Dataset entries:
========================

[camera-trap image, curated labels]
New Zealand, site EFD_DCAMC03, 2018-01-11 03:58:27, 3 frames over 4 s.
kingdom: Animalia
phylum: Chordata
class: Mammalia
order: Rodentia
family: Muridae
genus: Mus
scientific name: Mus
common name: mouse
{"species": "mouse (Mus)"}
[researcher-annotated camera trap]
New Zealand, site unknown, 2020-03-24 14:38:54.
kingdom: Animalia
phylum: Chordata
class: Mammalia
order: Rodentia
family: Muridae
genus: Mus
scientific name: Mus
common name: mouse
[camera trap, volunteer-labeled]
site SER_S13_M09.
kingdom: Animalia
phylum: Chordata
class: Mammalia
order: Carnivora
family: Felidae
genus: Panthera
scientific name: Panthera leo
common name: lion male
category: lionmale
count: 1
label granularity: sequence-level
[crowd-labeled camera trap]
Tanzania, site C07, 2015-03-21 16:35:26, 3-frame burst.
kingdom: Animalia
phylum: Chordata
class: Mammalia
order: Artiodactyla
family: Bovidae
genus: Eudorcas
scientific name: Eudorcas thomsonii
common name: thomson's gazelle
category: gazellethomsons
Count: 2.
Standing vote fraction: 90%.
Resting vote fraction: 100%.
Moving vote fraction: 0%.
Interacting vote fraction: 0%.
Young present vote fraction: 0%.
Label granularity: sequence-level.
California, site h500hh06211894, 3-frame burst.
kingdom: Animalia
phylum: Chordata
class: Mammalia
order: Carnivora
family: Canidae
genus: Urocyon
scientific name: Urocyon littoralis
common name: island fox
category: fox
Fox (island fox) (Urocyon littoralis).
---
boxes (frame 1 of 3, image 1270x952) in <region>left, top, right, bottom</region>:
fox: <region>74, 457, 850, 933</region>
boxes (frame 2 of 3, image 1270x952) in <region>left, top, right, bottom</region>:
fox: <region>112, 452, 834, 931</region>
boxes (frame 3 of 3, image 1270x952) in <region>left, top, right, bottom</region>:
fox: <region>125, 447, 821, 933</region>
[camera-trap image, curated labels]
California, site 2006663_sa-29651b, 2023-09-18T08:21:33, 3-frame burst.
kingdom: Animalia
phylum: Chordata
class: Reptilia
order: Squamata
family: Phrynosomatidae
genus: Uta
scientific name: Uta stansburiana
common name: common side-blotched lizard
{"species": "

========================

What the exercise asks: Retrieve each line of the data in which the word "Zealand" can be found.

Completed exercise:
New Zealand, site EFD_DCAMC03, 2018-01-11 03:58:27, 3 frames over 4 s.
New Zealand, site unknown, 2020-03-24 14:38:54.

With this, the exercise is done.